(Data drawn from a collection)
%%

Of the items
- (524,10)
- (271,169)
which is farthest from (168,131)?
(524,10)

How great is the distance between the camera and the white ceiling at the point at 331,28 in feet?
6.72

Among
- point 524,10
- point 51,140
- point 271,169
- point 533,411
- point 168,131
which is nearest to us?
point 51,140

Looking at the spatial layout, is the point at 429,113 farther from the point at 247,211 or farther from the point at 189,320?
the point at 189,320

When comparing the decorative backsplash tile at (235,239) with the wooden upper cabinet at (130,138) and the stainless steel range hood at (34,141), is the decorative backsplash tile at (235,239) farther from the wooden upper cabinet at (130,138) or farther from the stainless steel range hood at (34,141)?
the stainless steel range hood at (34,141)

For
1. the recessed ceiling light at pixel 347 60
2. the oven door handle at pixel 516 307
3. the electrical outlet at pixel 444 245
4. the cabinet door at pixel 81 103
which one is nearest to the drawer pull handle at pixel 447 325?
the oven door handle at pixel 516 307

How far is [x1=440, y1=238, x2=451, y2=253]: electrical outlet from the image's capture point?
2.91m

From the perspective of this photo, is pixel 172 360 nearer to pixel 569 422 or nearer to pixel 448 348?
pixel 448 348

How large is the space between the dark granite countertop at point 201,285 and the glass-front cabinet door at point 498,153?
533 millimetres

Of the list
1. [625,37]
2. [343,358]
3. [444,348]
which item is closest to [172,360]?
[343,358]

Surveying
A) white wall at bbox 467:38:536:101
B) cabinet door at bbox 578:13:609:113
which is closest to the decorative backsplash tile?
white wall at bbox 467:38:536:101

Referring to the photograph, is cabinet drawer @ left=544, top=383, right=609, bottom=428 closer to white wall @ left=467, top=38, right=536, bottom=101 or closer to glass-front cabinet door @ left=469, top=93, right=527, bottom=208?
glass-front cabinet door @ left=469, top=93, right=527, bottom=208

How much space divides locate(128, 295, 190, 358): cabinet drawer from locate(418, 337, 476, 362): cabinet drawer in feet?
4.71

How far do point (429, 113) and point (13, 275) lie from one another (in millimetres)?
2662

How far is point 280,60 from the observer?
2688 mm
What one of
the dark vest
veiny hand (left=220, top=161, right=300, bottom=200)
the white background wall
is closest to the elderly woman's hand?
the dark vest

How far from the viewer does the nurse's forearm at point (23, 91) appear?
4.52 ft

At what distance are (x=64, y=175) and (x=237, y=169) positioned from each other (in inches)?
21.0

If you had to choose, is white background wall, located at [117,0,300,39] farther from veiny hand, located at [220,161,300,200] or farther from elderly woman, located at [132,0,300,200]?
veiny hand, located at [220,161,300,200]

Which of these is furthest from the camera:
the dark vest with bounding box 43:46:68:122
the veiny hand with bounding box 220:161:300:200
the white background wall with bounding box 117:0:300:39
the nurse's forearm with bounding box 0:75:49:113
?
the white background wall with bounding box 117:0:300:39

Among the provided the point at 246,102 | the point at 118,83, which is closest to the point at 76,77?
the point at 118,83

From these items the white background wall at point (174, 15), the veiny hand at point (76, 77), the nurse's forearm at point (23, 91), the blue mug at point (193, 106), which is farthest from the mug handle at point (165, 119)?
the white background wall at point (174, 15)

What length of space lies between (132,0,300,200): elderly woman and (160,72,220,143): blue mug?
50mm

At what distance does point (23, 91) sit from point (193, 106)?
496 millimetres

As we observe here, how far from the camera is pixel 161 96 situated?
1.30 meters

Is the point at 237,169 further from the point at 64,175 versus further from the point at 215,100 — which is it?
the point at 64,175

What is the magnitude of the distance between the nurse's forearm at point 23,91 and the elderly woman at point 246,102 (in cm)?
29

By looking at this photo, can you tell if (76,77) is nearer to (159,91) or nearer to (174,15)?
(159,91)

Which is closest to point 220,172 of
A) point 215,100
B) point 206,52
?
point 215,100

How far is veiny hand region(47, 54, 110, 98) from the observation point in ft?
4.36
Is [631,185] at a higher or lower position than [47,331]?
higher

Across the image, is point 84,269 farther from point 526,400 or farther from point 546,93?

%%

EXERCISE: Reproduce all of the data above, changing every occurrence of "decorative backsplash tile" to "patterned backsplash tile" and leaving everything else unchanged.

CORRECT OUTPUT:
Of the items
- (524,10)
- (271,169)
which is farthest from (168,131)?
(524,10)

How great is the distance between the camera and the white ceiling at the point at 331,28 in feet?
6.72

Among
- point 524,10
- point 51,140
- point 271,169
- point 533,411
- point 168,131
which is nearest to us?
point 51,140

Looking at the spatial layout, is the point at 429,113 farther from the point at 247,211 or farther from the point at 189,320?
the point at 189,320

When comparing the patterned backsplash tile at (235,239) with the wooden upper cabinet at (130,138) and the stainless steel range hood at (34,141), is the patterned backsplash tile at (235,239) farther from the wooden upper cabinet at (130,138) or farther from the stainless steel range hood at (34,141)?
the stainless steel range hood at (34,141)

For
1. the recessed ceiling light at pixel 347 60
2. the oven door handle at pixel 516 307
3. the electrical outlet at pixel 444 245
4. the cabinet door at pixel 81 103
which one is nearest to the drawer pull handle at pixel 447 325?
the oven door handle at pixel 516 307

How far is [x1=440, y1=238, x2=451, y2=253]: electrical outlet from the image's capture point?
2.91m

From the perspective of this photo, is pixel 172 360 nearer to pixel 569 422 or nearer to pixel 448 348?
pixel 448 348

How large is the space between the dark granite countertop at point 201,285 and the glass-front cabinet door at point 498,153?
533 millimetres

Of the list
1. [625,37]
2. [343,358]
3. [444,348]
which item is closest to [172,360]?
[343,358]

Surveying
A) white wall at bbox 467:38:536:101
B) cabinet door at bbox 578:13:609:113
which is closest to the patterned backsplash tile?
white wall at bbox 467:38:536:101

Referring to the photograph, is cabinet drawer @ left=544, top=383, right=609, bottom=428 closer to white wall @ left=467, top=38, right=536, bottom=101 or closer to glass-front cabinet door @ left=469, top=93, right=527, bottom=208?
glass-front cabinet door @ left=469, top=93, right=527, bottom=208

How much space divides locate(128, 295, 190, 358): cabinet drawer from locate(418, 337, 476, 362): cabinet drawer in feet?
4.71

How far do point (429, 113) and point (13, 275) lie from one another (in millimetres)?
2662

How far is point 280,60 from the observer?
2688 mm
What one of
the dark vest
veiny hand (left=220, top=161, right=300, bottom=200)
the white background wall
is closest to the elderly woman's hand?
the dark vest

How far from the viewer does the nurse's forearm at point (23, 91) appear?
4.52 ft

At what distance are (x=64, y=175) and (x=237, y=169) positioned from each other (in inches)?
21.0

If you had to choose, is white background wall, located at [117,0,300,39] farther from veiny hand, located at [220,161,300,200] or farther from elderly woman, located at [132,0,300,200]?
veiny hand, located at [220,161,300,200]

Which of these is furthest from the camera:
the dark vest with bounding box 43:46:68:122
the veiny hand with bounding box 220:161:300:200
the white background wall with bounding box 117:0:300:39
the nurse's forearm with bounding box 0:75:49:113
?
the white background wall with bounding box 117:0:300:39

Among the provided the point at 246,102 | the point at 118,83, which is closest to the point at 76,77?
the point at 118,83

From these items the white background wall at point (174, 15), the veiny hand at point (76, 77), the nurse's forearm at point (23, 91), the blue mug at point (193, 106), which is farthest from the mug handle at point (165, 119)?
the white background wall at point (174, 15)

What length of space lies between (132,0,300,200): elderly woman and (160,72,220,143): blue mug?
50mm

At what distance does point (23, 91) sit from point (193, 106)?
496 millimetres

As we observe here, how far from the camera is pixel 161 96 situated?
1.30 meters

Is the point at 237,169 further from the point at 64,175 versus further from the point at 215,100 — which is it?
the point at 64,175

What is the magnitude of the distance between the nurse's forearm at point 23,91 and the elderly woman at point 246,102 (in cm)?
29

By looking at this photo, can you tell if (76,77) is nearer to (159,91) or nearer to (174,15)?
(159,91)

Which is closest to point 220,172 of
A) point 215,100
B) point 206,52
?
point 215,100

How far is veiny hand region(47, 54, 110, 98) from the observation point in ft?
4.36
Is [631,185] at a higher or lower position than [47,331]?
higher

Across the image, is point 84,269 farther from point 526,400 or farther from point 546,93?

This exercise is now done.